Einheitliche sphärische superparamagnetische Eisenoxid-Nanopartikel (SPIONs) mit enger Größenverteilung wurden durch thermische Zersetzung von Eisenpentacarbonyl und Eisenoleat synthetisiert. Diese Nanopartikel sind ursprünglich mit einer Hülle aus hydrophobem Oleat bedeckt. Superparamagnetische Eisenoxid-Nanopartikel können als Kontrastmittel in der Medizin eingesetzt werden. Für diese Anwendung müssen sie mit einer dichten Hülle aus biokompatiblen und hydrophilen Liganden bedeckt werden, damit sie nicht aggregieren, von den Zellen aufgenommen und vom Immunsystem erkannt werden können. Die Oleatschale muss daher vollständig durch hydrophile Liganden ersetzt werden. Liganden-Stripping und sequenzielles Refrafteding ist ein Ansatz, um dies zu erreichen und superparamagnetischen Eisenoxid-Nanopartikeln in biologischen Medien kolloidale Stabilität zu verleihen. Die nächste Herausforderung nach dem Ersetzen des Polymerliganden auf der Oberfläche der Nanopartikel ist die effiziente Entfernung des zusätzlichen ungebundenen Liganden und der verdrängten anfänglichen Ölsäure aus der Reaktionslösung. In dieser Studie untersuchte ich die Pfropfung von mit Nitrodopamin verankertem Polyethylenglykol (PEG-5000) auf verschiedene SPION-Grössen von 6.1 bis 20.7 nm. Zusätzlich verwendete ich Dialyse-, Magnetdekantier- und Membranzentrifugationsmethoden, um die Dispersion von extra freiem PEG zu reinigen. TEM-Diagramme zeigten, dass die Nanopartikel eine einheitliche Größe und Form haben. Die aus den TGA-Massenverlustergebnissen berechneten PEG-Pfropfungsdichten zeigten, dass die Pfropfungsdichten zwischen 0.5-6 Ketten/nm2 liegen. Pfropfdichten um 1 Kette/nm2 gelten als vielversprechende Ergebnisse in Bezug auf die kolloidale Stabilität in biologischen Medien. SPIONs mit optimalen Pfropfdichten zeigten kolloidale Stabilität durch DLS-Messung über 40 Tage Monitoring. Vollständiger Ligandenersatz wurde durch 1H-NMR-Experiment nachgewiesen.
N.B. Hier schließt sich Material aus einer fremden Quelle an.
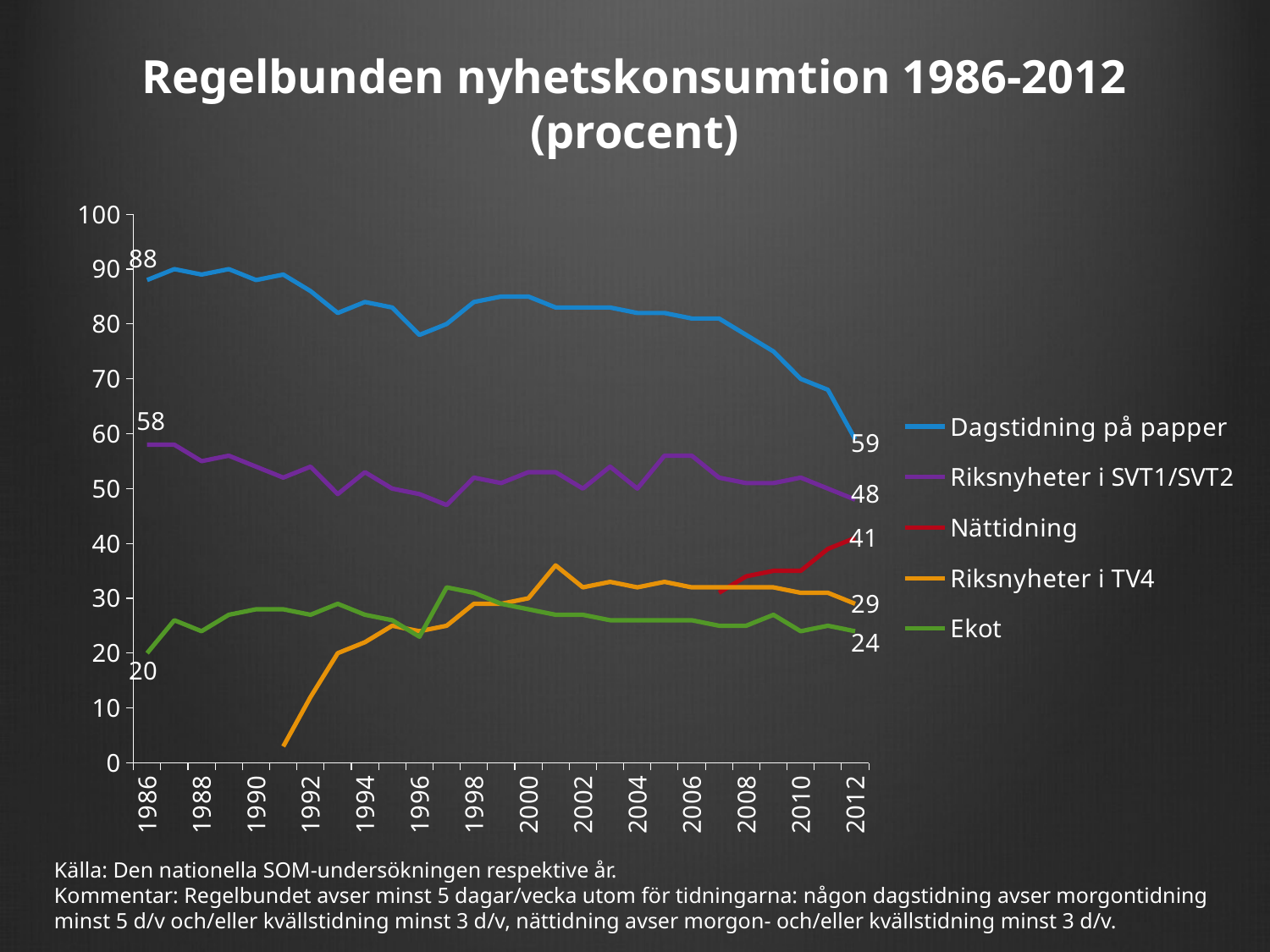
What is the value for Nättidning in 2012? 41 What is the value for Dagstidning på papper in 1986? 88 By how much did the value for Dagstidning på papper fall between 1986 and 2012? 29 Which series has the highest value in 2012? Dagstidning på papper Does the value for Dagstidning på papper rise or fall from 1986 to 2012? fall What type of chart is shown on the slide? line chart What is the difference between Riksnyheter i TV4 and Ekot in 2012? 5 What is the value for Riksnyheter i SVT1/SVT2 in 2012? 48 What is the value for Dagstidning på papper in 2012? 59 What is the value for Ekot in 1986? 20 Is the value for Riksnyheter i TV4 in 1991 greater or less than 10? less How many series does the legend list? 5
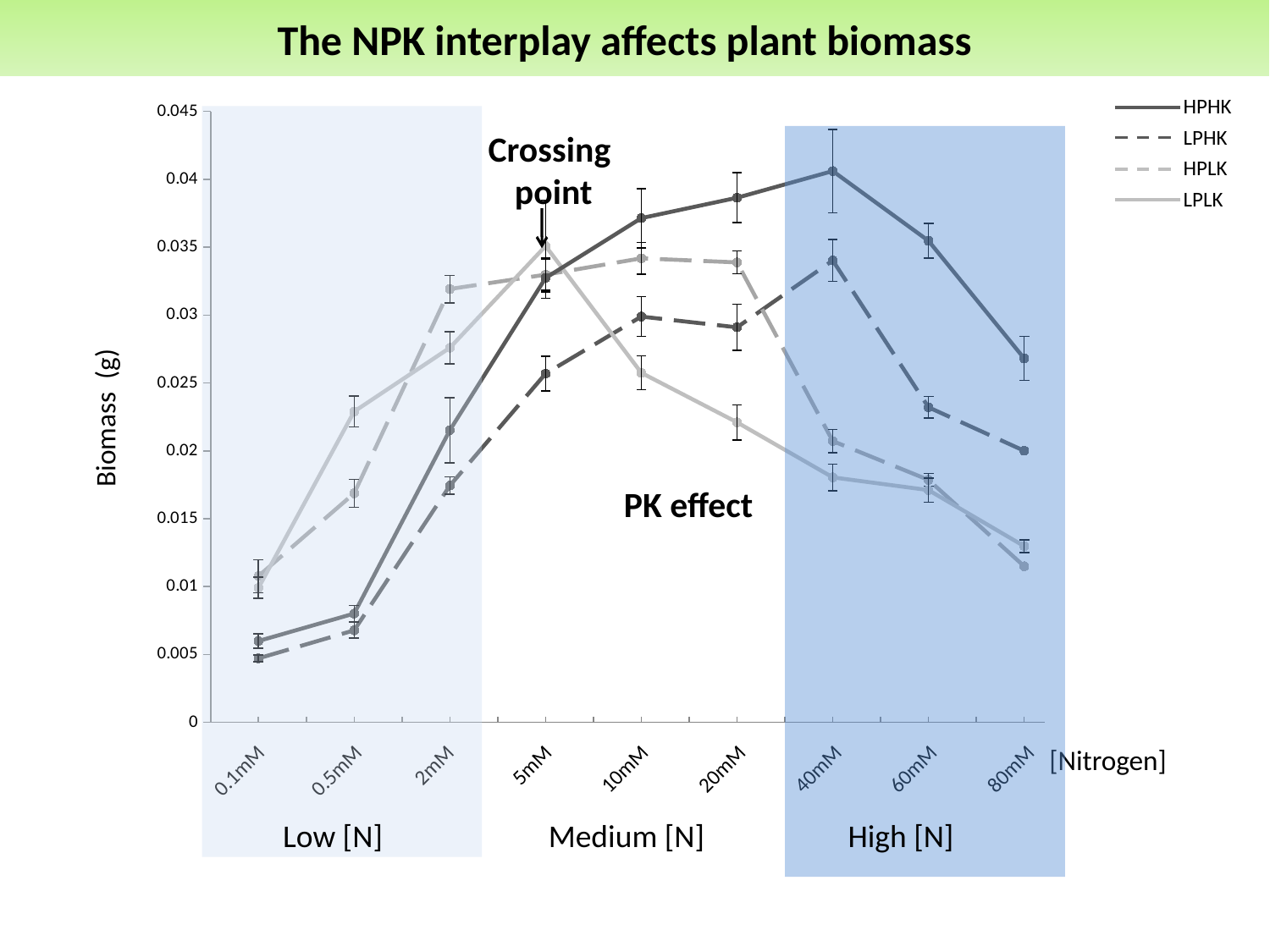
At which nitrogen concentration does the HPHK series reach its highest biomass? 40mM What kind of chart is shown on the slide? line chart Does the HPHK series rise or fall from 40mM to 80mM? fall How many nitrogen concentrations are plotted along the x axis? 9 How many series does the legend list? 4 Which series has the highest biomass at 80mM? HPHK Which series has the lowest biomass at 20mM? LPLK Is the value for HPLK at 10mM greater or less than 0.03? greater Is the value for LPLK at 80mM greater or less than 0.015? less At 2mM, which series has the larger biomass, HPLK or HPHK? HPLK Is the value for HPHK at 40mM greater or less than 0.035? greater What is the title of the y axis? Biomass (g)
Uniform spherical superparamagnetic iron oxide nanoparticles (SPIONs) with narrow size distribution have been synthesised by thermal decomposition of iron pentacarbonyl and iron oleate. These nanoparticles are originally capped with a shell of hydrophobic oleate. Superparamagnetic iron oxide nanoparticles can be applied as contrasting agents in medicine. For this application, they have to be covered with a dense shell of biocompatible and hydrophilic ligands to prevent them from aggregation, uptake by cells, and recognition by the immune system. Thus, the oleate shell must be completely replaced by hydrophilic ligands. Ligand stripping and sequential regrafting is an approach to achieve this and provide superparamagnetic iron oxide nanoparticles with colloidal stability in biological media. The next challenge after replacing the polymer ligand on the nanoparticle surface is efficiently removing extra unbound ligand and displaced initial oleic acid from the reaction solution. In this study, I investigated the grafting of polyethylene glycol (PEG-5000) anchored with nitrodopamine on different SPION sizes from 6.1 to 20.7 nm. Additionally, I used dialysis, magnetic decantation and membrane centrifugation methods to purify the dispersion from excess free PEG. TEM graphs revealed that nanoparticles are uniformly sized and shaped. PEG grafting densities calculated from thermogravimetric analysis of organic mass loss during thermal decomposition indicated grafting densities between 0.5-6 chains/nm2. Grafting densities around 1 chain/nm2 are considered promising results with respect to colloidal stability in biological media. SPIONs with optimal grafting densities showed colloidal stability through DLS measurement over 40 days of monitoring. Full ligand replacement was proved by 1H-NMR experiment.